TASK DETAILS:
Beginning with the line that holds "Reece Combi Socks Black/Red Unisex Senior" and ending with the last line below, repeat each line exactly, leaving any pictures out.

INPUT FOR THIS TASK:
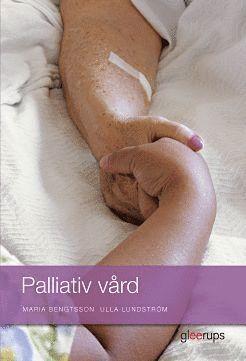 bokomslag Palliativ vård, elevbok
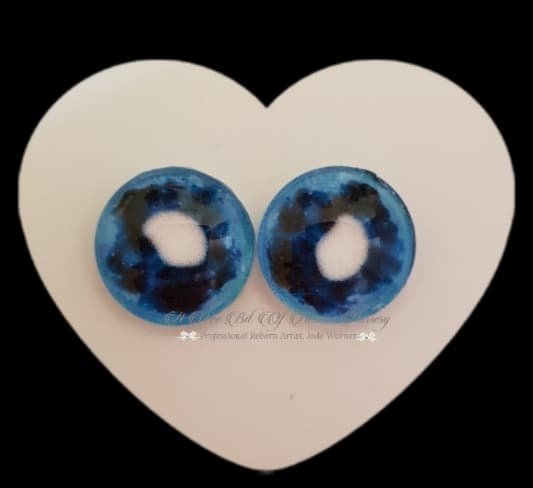 Fantasy Glass Cabochon  Hand Printed Eyes -size 18mm- #PR29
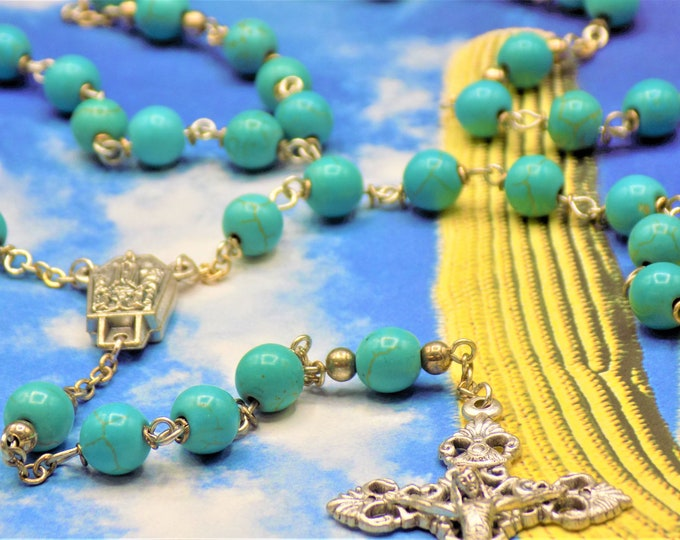 Turquoise Stone Rosary - Turquoise Magnesite Blue Gemstone Beads -Italian Our Lady of Fatima Water Center - Italian Silver Filigree Crucifix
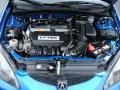 2006 Vivid Blue Pearl Acura RSX Sports Coupe  photo #21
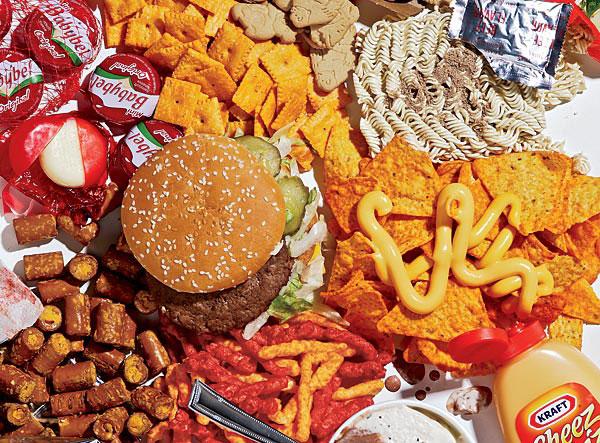 viajar estados unidos obesidad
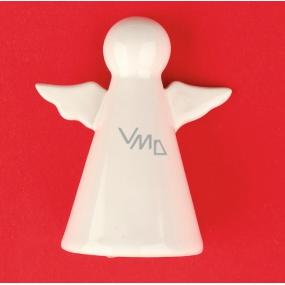 Anjel keramický figúrka 6 cm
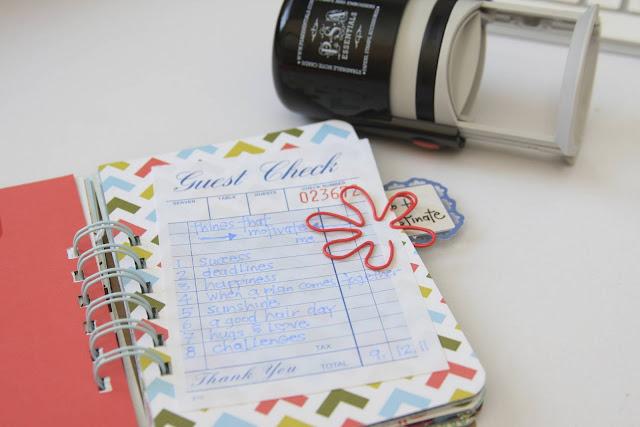 30 Days of Lists | iloveitallwithmonikawright.com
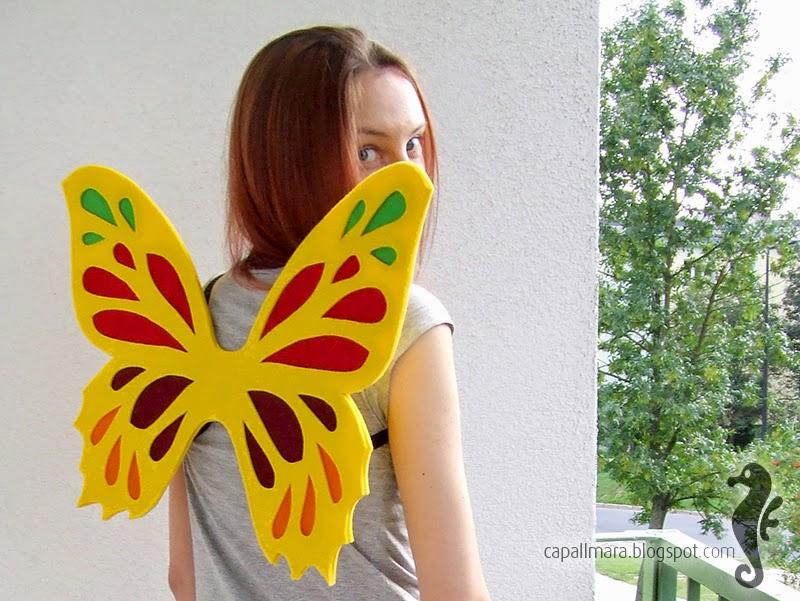 Jestę motylę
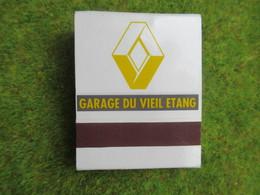 Pochette D'Allumettes RENAULT  Garage Du VIEL ETANG 78180 MONTIGNY - Other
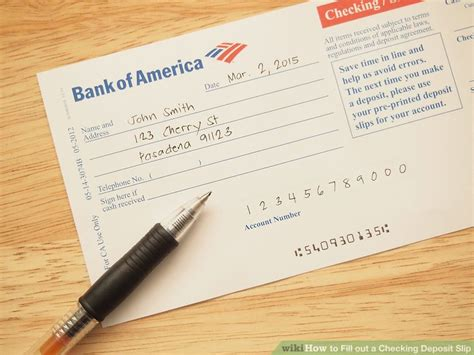 how to fill out a deposit ticket how to fill out a checking deposit slip 12 steps with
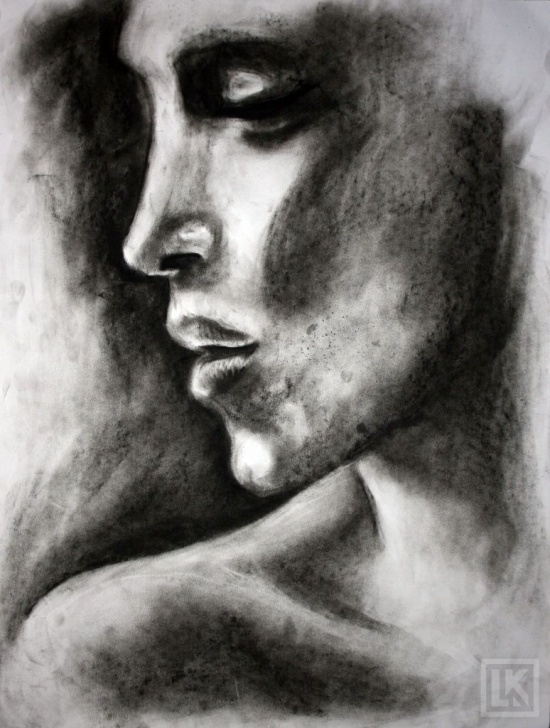 Learning Easy Charcoal Drawings Ideas Easy Charcoal Sketches For Beginners  | Art In 2019 | Easy Image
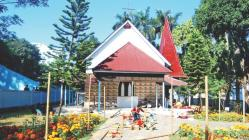 BANGLADESH amenaza cristianos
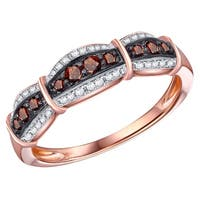 Prism Jewel 0.30Ct Round Cut Cognac Color Diamond with Diamond Anniversary Ring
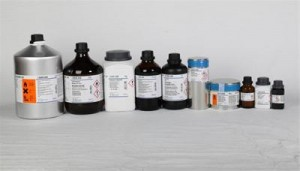 Chemical Material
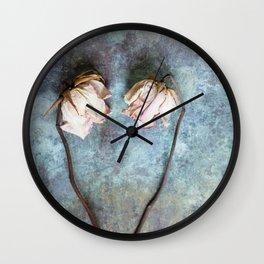 Heart of Roses II Wall Clock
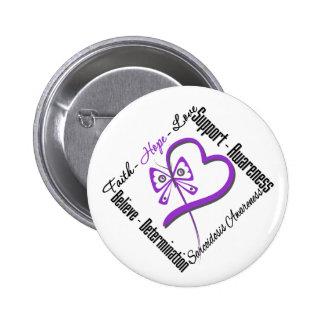 Faith Hope Love Butterfly - Sarcoidosis Awareness 6 Cm Round Badge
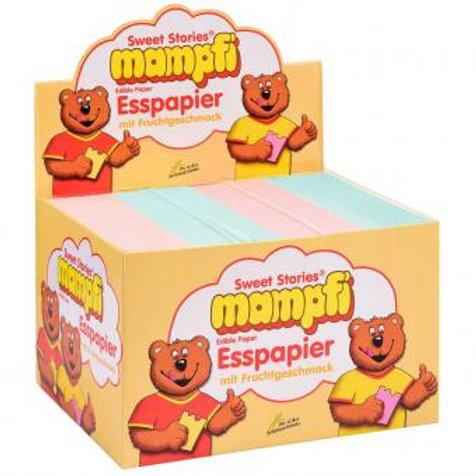 Mampfi Esspapier Frucht 200er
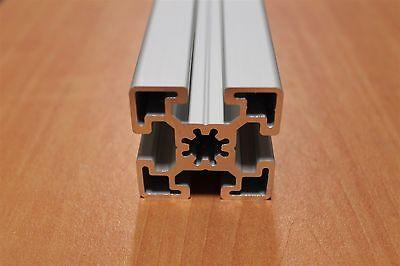 8020 Inc Tslot Aluminum Extrusion 45 Series 45-4545 X 1323mm Long Sc Ml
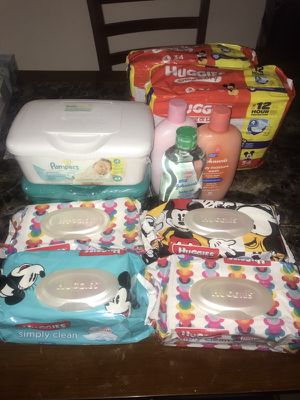 Diaper package size 3 all new items for Sale in Verona, PA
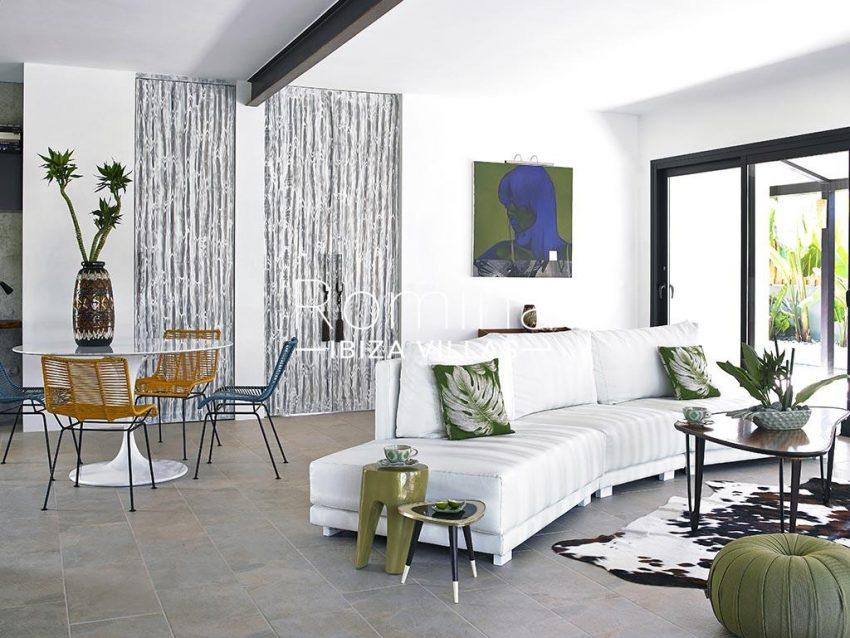 romina-ibiza-villas-rv-760-54-villa-tiki-3living dining room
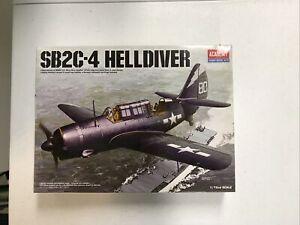 1/72 Academy No. 12406 SB2C-4 Helldiver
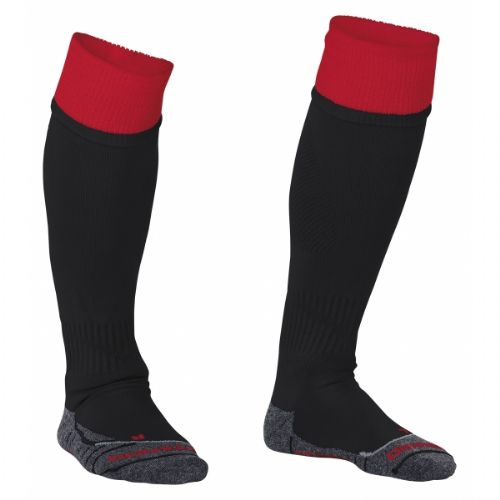 Reece Combi Socks Black/Red Unisex Senior
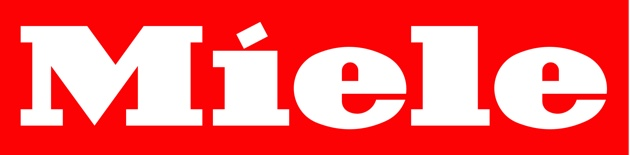 picture of the red miele logo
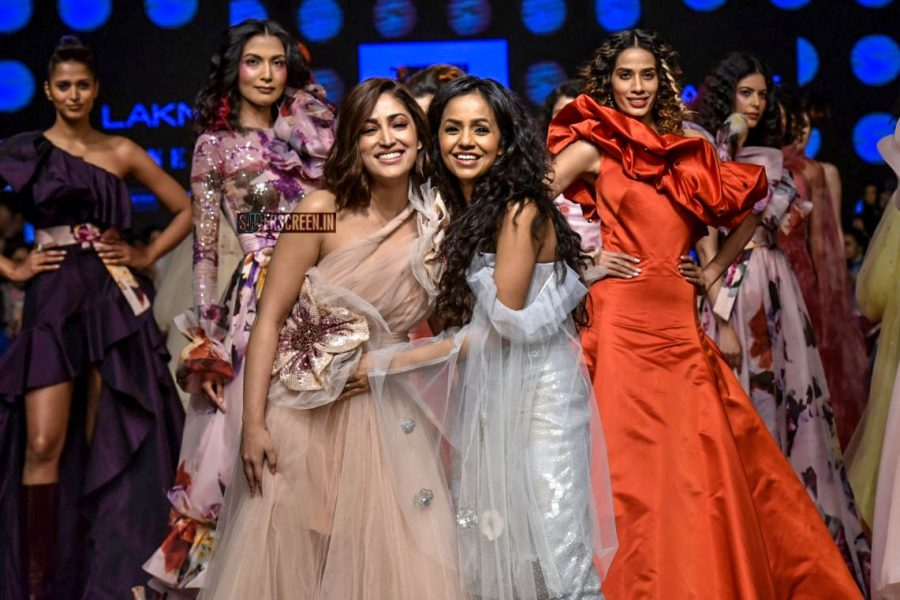Yami Gautam Walks The Ramp For Gauri And Nainika At Lakme Fashion Week Summer/Resort 2019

EXERCISE RESULT:
 Reece Combi Socks Black/Red Unisex Senior
 picture of the red miele logo
Yami Gautam Walks The Ramp For Gauri And Nainika At Lakme Fashion Week Summer/Resort 2019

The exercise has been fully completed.